Improving the plugins start-up times
I am timing the init times of a lot of plugins to speed-up TWiki.
On my machine it takes 7 seconds to do a click! (it's a dual AMD 2000+ with RedHAt 8.0, Apache 2,
ModPerl).
Installed Plugins:
I have installed all the plugin that I have found:
- Installed Plugins: ActionTrackerPlugin, AgentPlugin, BeautifierPlugin, BugzillaLinkPlugin, CalendarPlugin, ChartPlugin, CommentPlugin, ConditionalPlugin, DatabasePlugin, DefaultPlugin, DoxygenPlugin, EditTablePlugin, EmbedPDFPlugin, EmbedQTPlugin, EmptyPlugin, EncryptedPagesPlugin, ExplicitNumberingPlugin, FeedbackPlugin, FindElsewherePlugin, FormFieldsPlugin, FormPivotPlugin, FormQueryPlugin, GaugePlugin, GnuSkinPlugin, HeadlinesPlugin, ImageGalleryPlugin, IncludeIndexPlugin, IncludeRevisionPlugin, InterwikiPlugin, JavaDocPlugin, LaTeXToMathMLPlugin, LdapPlugin, ListOfSkinsPlugin, LocalCityTimePlugin, LocalTimePlugin, MathModePlugin, NavbarPlugin, NewsPlugin, NotifyOnChildModificationPlugin, PdfPlugin, PerlDocPlugin, PerlSamplePlugin, PhantomPlugin, PollPlugin, PowerEditPlugin, ProgramsPlugin, PrologSamplePlugin, QuickCalendarPlugin, QuickSearchPlugin, RandomQuotePlugin, RandomTopicPlugin, RecursiveRenderPlugin, RedirectPlugin, RevRecoverPlugin, RevisionLinkPlugin, RicherSyntaxPlugin, RollupPlugin, SearchToTablePlugin, SectionalEditPlugin, SingletonWikiWordPlugin, SlideShowPlugin, SmiliesPlugin, SpacedWikiWordPlugin, SpreadSheetPlugin, StylePlugin, SyntaxHighlightingPlugin, TWikiDrawPlugin, TablePlugin, TigerSkinPlugin, TocPlugin, TodaysVisitorsPlugin, TopicVarsPlugin, TranslateTagPlugin, TreePlugin, TypographyPlugin, UpdateInfoPlugin, UserCookiePlugin, VersionLinkPlugin, XpTrackerPlugin
NOTE: I have not checked the set-up of all plugins ... someone cold be slow just because I didn't do it properly.
Instrumenting Plugins.pm
I have instrumented (just a little) Plugins.pm to collect times with
CPAN:Time::HiRes
(see the attached Plugins.pm file)
Initial timings
The init time can be splitted into (ms):
- discoverPlugins 2.6
- eval "use $plugin" 999.7
- readPrefsFromTopic 270
The cumulative handlers' execution on a simple page without plugin tags is (ms):
- startRenderingHandler 92.2
- commonTagsHandler 1638.6
- getSessionValueHandler 13.1
- endRenderingHandler 7.5
- outsidePREHandler 4617.3 <<== HUGE!
- insidePREHandler 0.2
I have modified Prefs.pm to cache the preferences read (see Prefs.pm attached)
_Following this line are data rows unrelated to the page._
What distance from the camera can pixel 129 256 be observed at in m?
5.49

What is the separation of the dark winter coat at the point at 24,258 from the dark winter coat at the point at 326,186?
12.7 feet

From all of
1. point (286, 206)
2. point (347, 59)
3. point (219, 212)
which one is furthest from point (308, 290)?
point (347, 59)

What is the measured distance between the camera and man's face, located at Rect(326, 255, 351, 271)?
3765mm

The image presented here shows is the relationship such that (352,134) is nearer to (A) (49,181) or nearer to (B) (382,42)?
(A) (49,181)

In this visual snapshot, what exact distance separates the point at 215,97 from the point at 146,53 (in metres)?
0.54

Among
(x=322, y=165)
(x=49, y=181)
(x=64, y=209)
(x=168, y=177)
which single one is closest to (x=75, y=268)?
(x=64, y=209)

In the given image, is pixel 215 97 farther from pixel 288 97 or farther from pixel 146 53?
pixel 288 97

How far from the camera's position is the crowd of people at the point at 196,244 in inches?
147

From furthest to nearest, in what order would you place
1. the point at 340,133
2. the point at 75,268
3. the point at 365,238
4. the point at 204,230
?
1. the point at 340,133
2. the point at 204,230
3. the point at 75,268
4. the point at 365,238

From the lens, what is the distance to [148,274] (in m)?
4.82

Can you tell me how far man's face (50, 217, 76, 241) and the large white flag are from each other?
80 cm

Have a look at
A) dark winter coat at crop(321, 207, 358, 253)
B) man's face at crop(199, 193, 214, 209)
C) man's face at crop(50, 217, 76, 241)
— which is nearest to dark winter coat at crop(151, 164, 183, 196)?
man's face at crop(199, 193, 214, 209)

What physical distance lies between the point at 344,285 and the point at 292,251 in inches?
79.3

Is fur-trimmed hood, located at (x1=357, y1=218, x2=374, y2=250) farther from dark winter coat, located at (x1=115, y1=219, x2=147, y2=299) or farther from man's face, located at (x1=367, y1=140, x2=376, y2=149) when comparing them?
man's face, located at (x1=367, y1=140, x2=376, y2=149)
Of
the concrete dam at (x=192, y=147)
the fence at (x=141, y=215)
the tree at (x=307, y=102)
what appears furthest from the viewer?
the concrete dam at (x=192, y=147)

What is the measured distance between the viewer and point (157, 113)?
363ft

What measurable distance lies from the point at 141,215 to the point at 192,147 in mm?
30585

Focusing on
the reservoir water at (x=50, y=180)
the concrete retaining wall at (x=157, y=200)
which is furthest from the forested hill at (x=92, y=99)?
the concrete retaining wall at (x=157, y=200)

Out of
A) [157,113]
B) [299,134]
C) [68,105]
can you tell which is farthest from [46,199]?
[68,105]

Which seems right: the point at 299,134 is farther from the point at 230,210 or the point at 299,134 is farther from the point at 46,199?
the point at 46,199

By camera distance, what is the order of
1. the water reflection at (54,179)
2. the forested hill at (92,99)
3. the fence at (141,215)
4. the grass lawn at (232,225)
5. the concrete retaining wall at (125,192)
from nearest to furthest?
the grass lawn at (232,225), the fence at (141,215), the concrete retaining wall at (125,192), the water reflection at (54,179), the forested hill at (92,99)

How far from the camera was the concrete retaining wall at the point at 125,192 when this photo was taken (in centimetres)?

By caching the Prefs we go:
Then I have tweaked a couple of plugins that uses outsidePREhandler
Now the time is lower:
- outsidePREHandler 36.3 ms <<== SMALL!!
The next biggest time is:
- use "$plugin" 1057.5 ms <<== HUGE!!
Proposal
In the current implementation the Preferences are always loaded for each initted plugin.
This time is low (a total of 130ms if cached).
Thus I propose to use the plugin topic to store a preference that is used to decide if the plugin should be initialized.
I have added a SYNTAX variable to all the plugins to initialize a Plugin only:
- if the SYNTAX declaration is NOT present (old plugins and special ones)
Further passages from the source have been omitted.